* **The task**
Copy the records again, requests included, starting with the line that contains "How are the items" and going on through the line that contains "[533,362] → [283,270] → [238,231] → [69,212]". Rescale every coordinate in the answers by 0.7, rounding each result to a whole number with halves going up.

══ Records supplied ══

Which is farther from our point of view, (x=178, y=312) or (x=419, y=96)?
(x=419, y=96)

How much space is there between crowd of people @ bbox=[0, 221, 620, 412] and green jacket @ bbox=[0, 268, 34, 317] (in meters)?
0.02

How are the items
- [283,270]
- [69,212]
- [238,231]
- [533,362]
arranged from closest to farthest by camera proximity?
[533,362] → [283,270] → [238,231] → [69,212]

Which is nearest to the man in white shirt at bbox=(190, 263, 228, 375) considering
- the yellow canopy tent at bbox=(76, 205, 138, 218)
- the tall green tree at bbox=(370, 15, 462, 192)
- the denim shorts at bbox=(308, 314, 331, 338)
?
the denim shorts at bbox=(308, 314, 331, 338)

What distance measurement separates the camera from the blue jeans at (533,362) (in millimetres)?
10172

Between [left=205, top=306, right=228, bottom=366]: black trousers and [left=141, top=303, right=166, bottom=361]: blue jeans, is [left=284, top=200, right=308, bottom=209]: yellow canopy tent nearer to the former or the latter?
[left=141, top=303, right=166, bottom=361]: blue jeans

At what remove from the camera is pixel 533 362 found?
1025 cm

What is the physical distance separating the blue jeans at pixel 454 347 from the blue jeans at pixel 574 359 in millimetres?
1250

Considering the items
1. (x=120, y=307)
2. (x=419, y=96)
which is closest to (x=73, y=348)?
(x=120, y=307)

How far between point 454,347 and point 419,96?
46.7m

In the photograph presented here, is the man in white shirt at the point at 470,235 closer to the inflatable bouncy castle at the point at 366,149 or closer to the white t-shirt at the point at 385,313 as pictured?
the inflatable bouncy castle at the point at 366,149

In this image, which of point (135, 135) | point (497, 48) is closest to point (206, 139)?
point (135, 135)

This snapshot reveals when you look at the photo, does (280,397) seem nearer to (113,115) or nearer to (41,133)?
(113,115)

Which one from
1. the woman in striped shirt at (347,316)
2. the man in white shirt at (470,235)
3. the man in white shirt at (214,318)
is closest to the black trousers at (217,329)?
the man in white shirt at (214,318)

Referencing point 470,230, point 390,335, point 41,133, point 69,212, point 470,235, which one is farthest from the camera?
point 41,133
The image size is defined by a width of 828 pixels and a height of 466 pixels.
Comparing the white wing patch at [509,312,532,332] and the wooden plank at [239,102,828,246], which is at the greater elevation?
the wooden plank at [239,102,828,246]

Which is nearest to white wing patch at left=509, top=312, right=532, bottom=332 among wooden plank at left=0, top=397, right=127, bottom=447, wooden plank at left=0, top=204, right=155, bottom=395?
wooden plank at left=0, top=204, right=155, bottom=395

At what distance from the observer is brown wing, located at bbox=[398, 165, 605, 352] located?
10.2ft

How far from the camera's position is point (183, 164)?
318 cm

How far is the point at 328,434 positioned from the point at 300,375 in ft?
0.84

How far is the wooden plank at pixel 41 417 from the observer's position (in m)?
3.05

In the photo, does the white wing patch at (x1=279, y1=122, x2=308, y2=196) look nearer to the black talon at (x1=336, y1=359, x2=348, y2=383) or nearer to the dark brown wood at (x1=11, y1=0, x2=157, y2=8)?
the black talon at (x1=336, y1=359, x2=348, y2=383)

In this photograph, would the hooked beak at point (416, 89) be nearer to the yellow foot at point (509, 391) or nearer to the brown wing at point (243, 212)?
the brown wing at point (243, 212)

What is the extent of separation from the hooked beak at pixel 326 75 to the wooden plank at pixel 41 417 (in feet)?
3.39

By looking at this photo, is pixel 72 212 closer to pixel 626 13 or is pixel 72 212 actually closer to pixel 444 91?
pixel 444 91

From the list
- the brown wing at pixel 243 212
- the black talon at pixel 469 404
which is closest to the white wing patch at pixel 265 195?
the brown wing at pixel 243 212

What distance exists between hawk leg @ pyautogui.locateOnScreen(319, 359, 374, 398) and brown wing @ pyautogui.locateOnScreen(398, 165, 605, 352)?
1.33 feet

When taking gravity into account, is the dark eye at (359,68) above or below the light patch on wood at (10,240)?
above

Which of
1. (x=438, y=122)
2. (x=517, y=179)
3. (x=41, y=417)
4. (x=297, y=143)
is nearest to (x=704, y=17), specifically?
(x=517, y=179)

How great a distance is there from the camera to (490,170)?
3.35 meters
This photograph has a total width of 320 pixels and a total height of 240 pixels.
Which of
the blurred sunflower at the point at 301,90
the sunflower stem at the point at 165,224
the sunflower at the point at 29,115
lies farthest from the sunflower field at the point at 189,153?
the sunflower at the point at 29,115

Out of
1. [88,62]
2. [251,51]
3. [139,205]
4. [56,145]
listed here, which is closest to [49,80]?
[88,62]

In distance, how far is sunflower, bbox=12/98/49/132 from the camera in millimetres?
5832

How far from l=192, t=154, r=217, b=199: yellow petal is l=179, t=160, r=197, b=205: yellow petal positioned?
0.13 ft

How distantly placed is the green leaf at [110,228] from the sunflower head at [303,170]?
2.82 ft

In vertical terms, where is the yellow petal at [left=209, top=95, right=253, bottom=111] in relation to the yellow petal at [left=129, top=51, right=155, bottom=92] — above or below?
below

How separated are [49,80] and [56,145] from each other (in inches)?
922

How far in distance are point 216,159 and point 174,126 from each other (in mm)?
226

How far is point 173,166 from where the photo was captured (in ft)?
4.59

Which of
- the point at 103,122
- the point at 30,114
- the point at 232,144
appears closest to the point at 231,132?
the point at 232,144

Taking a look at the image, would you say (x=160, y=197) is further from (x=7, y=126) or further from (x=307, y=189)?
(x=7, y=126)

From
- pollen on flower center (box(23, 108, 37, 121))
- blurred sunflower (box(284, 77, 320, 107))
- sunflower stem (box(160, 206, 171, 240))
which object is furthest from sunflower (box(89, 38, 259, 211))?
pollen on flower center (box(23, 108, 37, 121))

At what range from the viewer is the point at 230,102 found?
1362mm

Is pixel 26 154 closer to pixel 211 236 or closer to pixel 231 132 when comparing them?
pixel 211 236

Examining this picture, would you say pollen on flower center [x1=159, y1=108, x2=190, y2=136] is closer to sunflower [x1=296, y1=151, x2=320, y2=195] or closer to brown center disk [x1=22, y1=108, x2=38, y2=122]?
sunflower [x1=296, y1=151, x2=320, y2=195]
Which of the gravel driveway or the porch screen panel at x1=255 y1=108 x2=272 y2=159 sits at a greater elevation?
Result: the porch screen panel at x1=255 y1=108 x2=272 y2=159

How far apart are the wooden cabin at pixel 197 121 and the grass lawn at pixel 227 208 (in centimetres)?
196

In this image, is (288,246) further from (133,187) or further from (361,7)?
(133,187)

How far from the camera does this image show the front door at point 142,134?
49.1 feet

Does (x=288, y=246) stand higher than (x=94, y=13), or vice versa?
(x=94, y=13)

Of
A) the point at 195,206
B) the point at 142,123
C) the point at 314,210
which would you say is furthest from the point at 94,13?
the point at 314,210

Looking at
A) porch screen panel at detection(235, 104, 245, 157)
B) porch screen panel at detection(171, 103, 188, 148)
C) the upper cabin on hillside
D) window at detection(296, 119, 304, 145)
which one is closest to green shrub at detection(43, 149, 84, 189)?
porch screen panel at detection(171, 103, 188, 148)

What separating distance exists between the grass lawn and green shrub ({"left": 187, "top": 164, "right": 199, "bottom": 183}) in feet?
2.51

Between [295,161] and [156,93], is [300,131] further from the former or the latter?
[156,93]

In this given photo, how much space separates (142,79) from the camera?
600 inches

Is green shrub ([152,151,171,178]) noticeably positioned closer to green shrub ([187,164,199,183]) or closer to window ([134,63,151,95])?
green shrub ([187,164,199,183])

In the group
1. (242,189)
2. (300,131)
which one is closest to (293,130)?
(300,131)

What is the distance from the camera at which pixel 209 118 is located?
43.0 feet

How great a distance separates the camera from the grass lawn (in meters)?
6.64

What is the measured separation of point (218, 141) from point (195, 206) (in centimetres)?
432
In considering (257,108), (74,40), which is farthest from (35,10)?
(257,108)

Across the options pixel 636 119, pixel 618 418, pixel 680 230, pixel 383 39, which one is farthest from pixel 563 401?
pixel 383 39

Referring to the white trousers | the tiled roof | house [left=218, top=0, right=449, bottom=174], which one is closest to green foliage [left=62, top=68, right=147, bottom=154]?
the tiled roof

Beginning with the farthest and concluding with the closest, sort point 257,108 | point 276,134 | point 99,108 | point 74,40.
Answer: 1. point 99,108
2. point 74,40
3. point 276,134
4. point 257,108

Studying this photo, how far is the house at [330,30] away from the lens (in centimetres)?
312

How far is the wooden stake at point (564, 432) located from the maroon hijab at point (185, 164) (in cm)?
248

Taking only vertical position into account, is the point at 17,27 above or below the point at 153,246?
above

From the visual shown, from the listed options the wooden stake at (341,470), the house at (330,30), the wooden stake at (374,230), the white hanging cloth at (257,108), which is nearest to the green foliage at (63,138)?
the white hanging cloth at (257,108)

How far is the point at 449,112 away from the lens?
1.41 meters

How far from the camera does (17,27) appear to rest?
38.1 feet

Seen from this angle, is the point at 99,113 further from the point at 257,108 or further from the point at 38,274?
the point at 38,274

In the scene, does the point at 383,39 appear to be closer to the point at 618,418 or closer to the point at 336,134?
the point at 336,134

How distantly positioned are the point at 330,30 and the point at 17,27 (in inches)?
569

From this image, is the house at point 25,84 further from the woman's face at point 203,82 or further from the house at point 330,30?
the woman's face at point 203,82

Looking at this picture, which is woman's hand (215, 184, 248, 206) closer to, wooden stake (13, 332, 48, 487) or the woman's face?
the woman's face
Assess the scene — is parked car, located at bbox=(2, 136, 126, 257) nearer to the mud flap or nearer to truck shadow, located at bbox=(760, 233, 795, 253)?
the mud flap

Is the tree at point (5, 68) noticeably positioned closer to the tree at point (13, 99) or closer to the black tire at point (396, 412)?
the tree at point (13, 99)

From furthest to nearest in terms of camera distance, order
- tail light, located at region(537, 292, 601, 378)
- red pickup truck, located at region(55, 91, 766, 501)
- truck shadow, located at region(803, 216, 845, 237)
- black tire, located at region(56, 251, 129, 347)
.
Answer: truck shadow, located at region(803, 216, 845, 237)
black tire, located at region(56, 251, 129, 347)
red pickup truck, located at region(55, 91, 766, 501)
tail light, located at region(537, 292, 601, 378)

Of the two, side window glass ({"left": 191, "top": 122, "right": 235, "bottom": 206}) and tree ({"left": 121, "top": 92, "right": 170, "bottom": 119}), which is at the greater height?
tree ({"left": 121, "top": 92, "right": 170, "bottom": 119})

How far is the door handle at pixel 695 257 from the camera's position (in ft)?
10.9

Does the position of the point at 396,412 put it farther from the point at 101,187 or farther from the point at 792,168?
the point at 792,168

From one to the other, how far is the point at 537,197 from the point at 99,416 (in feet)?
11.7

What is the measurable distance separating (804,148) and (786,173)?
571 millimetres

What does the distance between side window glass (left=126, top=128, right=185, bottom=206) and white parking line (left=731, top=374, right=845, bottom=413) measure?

═══

* **Output below**
How are the items
- [283,270]
- [69,212]
- [238,231]
- [533,362]
arranged from closest to farthest by camera proximity?
[373,253] → [198,189] → [167,162] → [48,148]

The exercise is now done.